## SHORT TASK
Update the lines starting at the one that contains "Looking among crocus" and ending at the one that contains "Answer: out-of-focus crocus" by swapping "camera" for "viewer", leaving everything else unchanged. Return only those lines.

:::

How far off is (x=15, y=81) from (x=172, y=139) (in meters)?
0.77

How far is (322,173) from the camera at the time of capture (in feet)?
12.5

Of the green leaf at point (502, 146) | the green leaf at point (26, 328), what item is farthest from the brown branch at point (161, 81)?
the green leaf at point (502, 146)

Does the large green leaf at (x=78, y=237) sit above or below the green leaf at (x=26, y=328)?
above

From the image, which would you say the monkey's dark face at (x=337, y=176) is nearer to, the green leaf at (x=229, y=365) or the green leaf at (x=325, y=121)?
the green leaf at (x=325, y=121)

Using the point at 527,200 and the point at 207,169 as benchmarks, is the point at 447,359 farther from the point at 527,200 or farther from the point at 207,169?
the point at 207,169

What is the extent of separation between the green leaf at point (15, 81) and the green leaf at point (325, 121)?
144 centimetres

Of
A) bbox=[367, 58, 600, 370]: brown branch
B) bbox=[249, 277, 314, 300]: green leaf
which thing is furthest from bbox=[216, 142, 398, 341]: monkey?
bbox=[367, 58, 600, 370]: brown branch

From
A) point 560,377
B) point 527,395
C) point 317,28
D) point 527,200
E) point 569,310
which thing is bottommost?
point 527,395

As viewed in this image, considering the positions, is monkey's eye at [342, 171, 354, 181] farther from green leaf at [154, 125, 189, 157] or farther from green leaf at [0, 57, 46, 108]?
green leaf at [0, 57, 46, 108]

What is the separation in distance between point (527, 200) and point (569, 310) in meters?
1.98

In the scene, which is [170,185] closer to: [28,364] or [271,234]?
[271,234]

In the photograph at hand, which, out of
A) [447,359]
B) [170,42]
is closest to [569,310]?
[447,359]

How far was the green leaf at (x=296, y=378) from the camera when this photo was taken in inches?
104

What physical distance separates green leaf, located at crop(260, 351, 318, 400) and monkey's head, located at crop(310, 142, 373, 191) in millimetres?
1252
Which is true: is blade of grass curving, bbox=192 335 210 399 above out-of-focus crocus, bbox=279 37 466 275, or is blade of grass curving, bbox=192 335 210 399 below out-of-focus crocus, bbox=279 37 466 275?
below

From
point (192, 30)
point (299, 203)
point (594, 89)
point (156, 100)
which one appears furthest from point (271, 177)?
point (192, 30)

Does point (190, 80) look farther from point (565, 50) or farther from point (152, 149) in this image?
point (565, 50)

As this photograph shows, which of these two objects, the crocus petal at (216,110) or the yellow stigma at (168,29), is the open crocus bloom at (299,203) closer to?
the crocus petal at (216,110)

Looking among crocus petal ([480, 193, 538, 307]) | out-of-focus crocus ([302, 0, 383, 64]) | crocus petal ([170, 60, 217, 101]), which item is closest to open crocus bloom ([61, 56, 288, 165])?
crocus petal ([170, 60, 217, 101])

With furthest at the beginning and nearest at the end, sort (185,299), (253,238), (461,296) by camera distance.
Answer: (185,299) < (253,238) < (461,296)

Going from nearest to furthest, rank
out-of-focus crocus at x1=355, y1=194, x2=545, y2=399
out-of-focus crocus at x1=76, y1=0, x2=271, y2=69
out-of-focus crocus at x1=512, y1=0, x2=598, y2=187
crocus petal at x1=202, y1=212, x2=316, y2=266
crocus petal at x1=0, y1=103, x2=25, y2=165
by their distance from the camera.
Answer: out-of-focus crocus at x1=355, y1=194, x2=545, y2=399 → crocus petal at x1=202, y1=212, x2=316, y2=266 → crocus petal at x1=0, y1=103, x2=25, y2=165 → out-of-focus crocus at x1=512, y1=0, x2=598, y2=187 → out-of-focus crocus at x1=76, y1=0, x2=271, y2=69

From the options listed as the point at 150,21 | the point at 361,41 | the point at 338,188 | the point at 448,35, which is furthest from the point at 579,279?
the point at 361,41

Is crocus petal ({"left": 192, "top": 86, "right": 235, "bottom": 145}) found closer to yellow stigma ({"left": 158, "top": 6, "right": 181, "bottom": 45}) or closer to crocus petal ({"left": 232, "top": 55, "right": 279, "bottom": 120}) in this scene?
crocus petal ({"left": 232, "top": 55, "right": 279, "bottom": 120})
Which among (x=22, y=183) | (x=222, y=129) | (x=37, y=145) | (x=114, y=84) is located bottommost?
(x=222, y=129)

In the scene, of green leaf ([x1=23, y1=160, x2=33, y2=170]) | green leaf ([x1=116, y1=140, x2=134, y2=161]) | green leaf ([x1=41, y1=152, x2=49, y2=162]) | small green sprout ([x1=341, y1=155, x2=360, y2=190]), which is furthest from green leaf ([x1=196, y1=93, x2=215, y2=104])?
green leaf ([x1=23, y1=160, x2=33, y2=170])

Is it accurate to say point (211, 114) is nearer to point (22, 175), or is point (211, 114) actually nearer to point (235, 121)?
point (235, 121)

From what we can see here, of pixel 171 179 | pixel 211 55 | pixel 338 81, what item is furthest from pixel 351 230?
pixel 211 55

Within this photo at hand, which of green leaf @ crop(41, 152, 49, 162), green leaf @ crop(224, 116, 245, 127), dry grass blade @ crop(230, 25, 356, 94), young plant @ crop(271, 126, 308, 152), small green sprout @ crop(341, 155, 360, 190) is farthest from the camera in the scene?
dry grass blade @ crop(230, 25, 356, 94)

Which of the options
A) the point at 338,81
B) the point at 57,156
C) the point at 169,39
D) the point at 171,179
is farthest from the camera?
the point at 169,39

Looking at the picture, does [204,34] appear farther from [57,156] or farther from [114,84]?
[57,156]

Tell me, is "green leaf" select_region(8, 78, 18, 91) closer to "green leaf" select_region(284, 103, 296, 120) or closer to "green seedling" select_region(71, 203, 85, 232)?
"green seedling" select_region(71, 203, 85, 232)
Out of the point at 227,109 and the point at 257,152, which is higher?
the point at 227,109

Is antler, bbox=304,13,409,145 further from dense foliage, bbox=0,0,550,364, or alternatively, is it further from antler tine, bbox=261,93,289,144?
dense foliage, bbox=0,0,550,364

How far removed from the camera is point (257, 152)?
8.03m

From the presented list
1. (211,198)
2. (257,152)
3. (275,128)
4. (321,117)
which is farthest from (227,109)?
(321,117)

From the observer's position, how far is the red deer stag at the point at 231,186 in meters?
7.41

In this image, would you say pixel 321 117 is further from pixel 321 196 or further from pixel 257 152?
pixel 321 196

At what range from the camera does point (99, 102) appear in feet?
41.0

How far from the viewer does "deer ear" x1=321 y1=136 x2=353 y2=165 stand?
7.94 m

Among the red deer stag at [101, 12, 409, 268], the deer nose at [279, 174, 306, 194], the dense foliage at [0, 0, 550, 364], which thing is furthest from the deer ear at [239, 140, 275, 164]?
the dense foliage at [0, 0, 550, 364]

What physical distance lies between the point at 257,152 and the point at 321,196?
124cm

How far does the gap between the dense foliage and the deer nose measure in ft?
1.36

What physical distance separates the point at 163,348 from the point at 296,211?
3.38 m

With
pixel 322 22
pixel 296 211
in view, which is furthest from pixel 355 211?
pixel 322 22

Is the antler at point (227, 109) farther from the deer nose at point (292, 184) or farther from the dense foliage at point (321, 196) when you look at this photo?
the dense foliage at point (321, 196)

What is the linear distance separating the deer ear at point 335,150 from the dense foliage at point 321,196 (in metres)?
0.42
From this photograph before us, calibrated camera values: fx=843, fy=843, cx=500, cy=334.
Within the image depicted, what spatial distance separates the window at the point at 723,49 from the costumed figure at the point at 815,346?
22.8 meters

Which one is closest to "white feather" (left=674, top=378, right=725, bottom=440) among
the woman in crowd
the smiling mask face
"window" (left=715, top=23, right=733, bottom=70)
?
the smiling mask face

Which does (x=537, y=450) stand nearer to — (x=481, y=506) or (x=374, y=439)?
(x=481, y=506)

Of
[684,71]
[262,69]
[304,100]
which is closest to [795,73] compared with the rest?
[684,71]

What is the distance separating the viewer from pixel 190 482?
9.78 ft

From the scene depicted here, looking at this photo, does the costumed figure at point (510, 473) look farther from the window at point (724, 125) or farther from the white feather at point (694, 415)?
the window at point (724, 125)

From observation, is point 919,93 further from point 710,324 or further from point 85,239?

:::

## CORRECT ANSWER
Looking among crocus petal ([480, 193, 538, 307]) | out-of-focus crocus ([302, 0, 383, 64]) | crocus petal ([170, 60, 217, 101]), which item is closest to open crocus bloom ([61, 56, 288, 165])?
crocus petal ([170, 60, 217, 101])

With furthest at the beginning and nearest at the end, sort (185,299), (253,238), (461,296) by viewer distance.
Answer: (185,299) < (253,238) < (461,296)

Going from nearest to furthest, rank
out-of-focus crocus at x1=355, y1=194, x2=545, y2=399
out-of-focus crocus at x1=76, y1=0, x2=271, y2=69
out-of-focus crocus at x1=512, y1=0, x2=598, y2=187
crocus petal at x1=202, y1=212, x2=316, y2=266
crocus petal at x1=0, y1=103, x2=25, y2=165
by their distance from the viewer.
Answer: out-of-focus crocus at x1=355, y1=194, x2=545, y2=399 → crocus petal at x1=202, y1=212, x2=316, y2=266 → crocus petal at x1=0, y1=103, x2=25, y2=165 → out-of-focus crocus at x1=512, y1=0, x2=598, y2=187 → out-of-focus crocus at x1=76, y1=0, x2=271, y2=69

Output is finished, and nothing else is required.